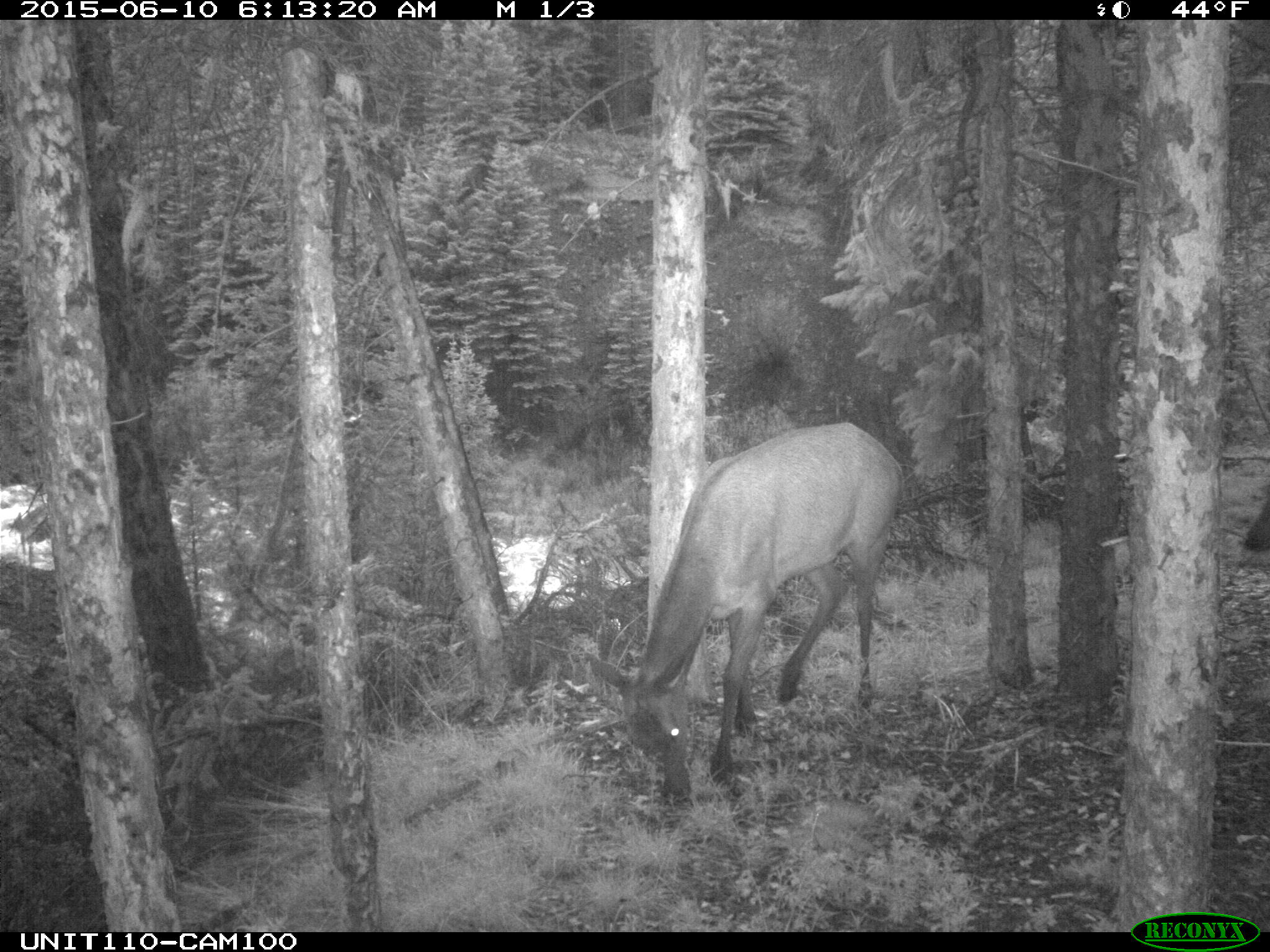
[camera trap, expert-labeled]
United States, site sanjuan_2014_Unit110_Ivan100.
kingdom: Animalia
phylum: Chordata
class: Mammalia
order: Artiodactyla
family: Cervidae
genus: Cervus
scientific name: Cervus elaphus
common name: red deer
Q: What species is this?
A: Cervus elaphus (red deer).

==========

ACTIVITY:
Give back the full data exactly as it reads, but drop the pictures.

SOLVED PROBLEM:
[camera trap, expert-labeled]
United States, site sanjuan_2014_Unit110_Ivan100.
kingdom: Animalia
phylum: Chordata
class: Mammalia
order: Artiodactyla
family: Cervidae
genus: Cervus
scientific name: Cervus elaphus
common name: red deer
Q: What species is this?
A: Cervus elaphus (red deer).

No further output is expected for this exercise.